* Records for this task
========================================
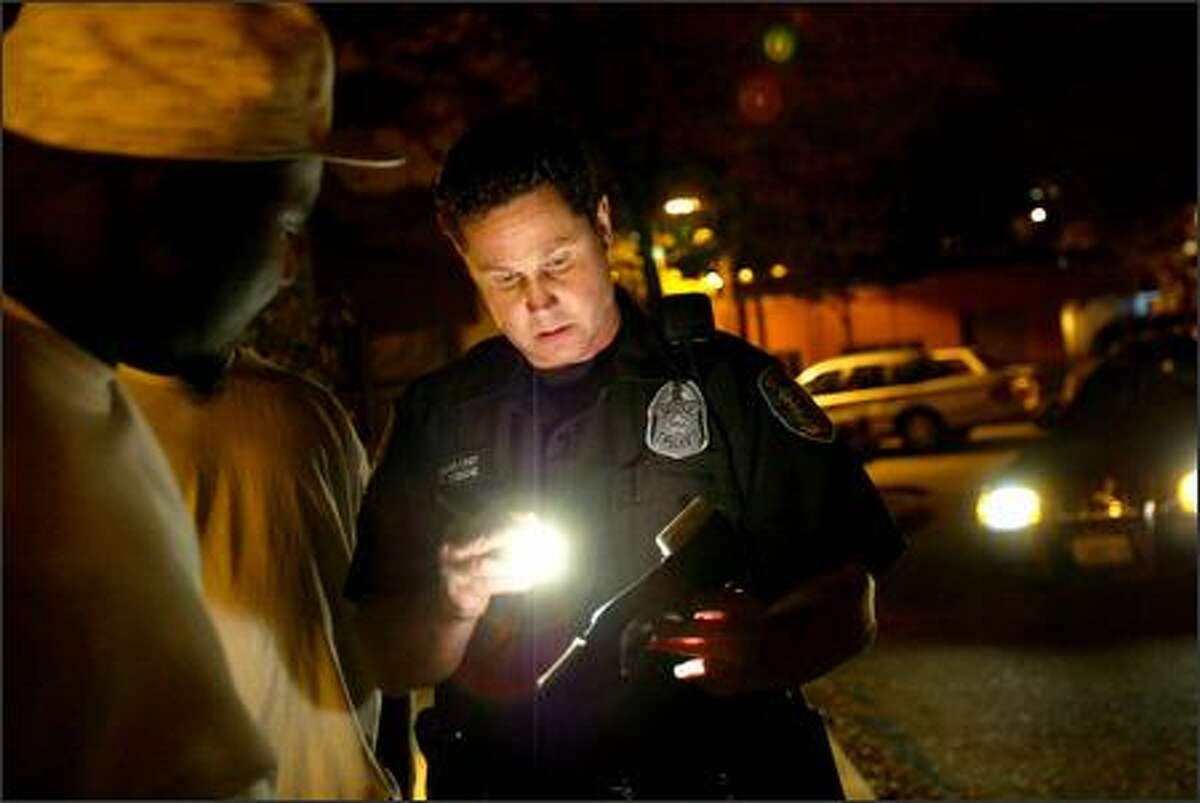 Gang Unit Detective S.D. Cobane checks a youth's identification as he patrols the city streets Saturday looking for gang-related activity.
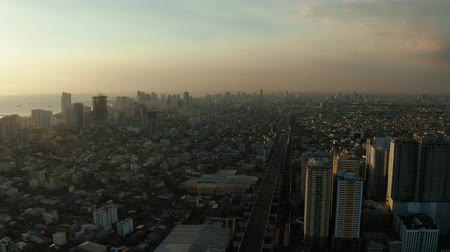metropolitan area : Aerial view of Panorama of Manila city at sunset. Skyscrapers and business centers in a big city. Travel vacation concept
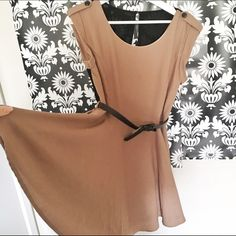 One day sale Double zero nude black skater dress Nude base black rule detail on the back belted (belt is included ) skater dress . Good for size S/M. Has Two pockets Double Zero Dresses Mini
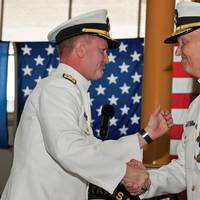 Rear Adm. T. K. Shannon (left) and Rear Adm. Mark Buzby congratulate each other during a change of command ceremony aboard the USNS Spearhead (JSHV 1). Shannon relieved Buzby as commander, Military Sealift Command.  (U.S. Navy Photo by Mass Communication Specialist Seaman Apprentice Jesse A. Hyatt)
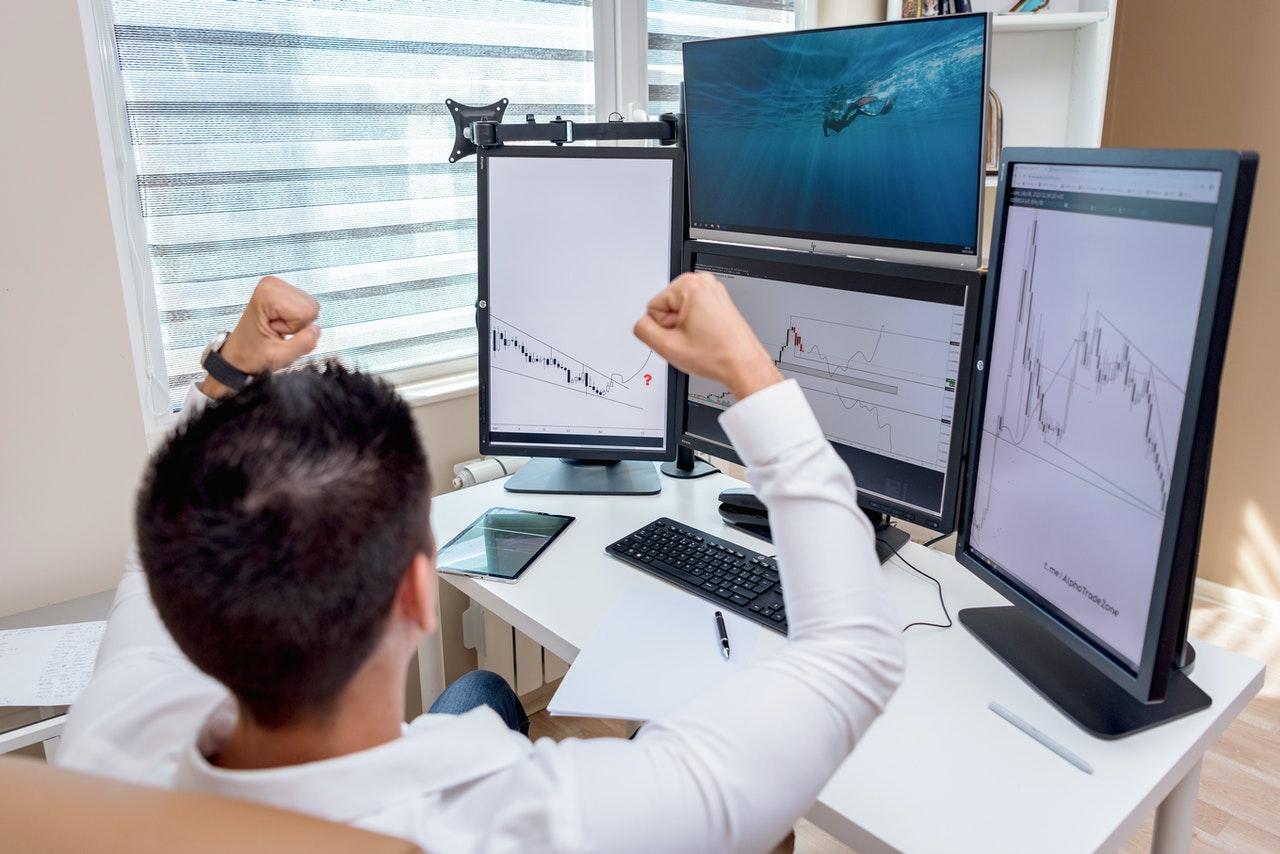 osoba z uniesionymi ramionami przed monitorami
========================================
* Problem description
Starting at the line that contains "metropolitan area : Aerial" and ending at the line that contains "One day sale", transcribe the material above exactly, excluding pictures.

* Task output
metropolitan area : Aerial view of Panorama of Manila city at sunset. Skyscrapers and business centers in a big city. Travel vacation concept
 One day sale Double zero nude black skater dress Nude base black rule detail on the back belted (belt is included ) skater dress . Good for size S/M. Has Two pockets Double Zero Dresses Mini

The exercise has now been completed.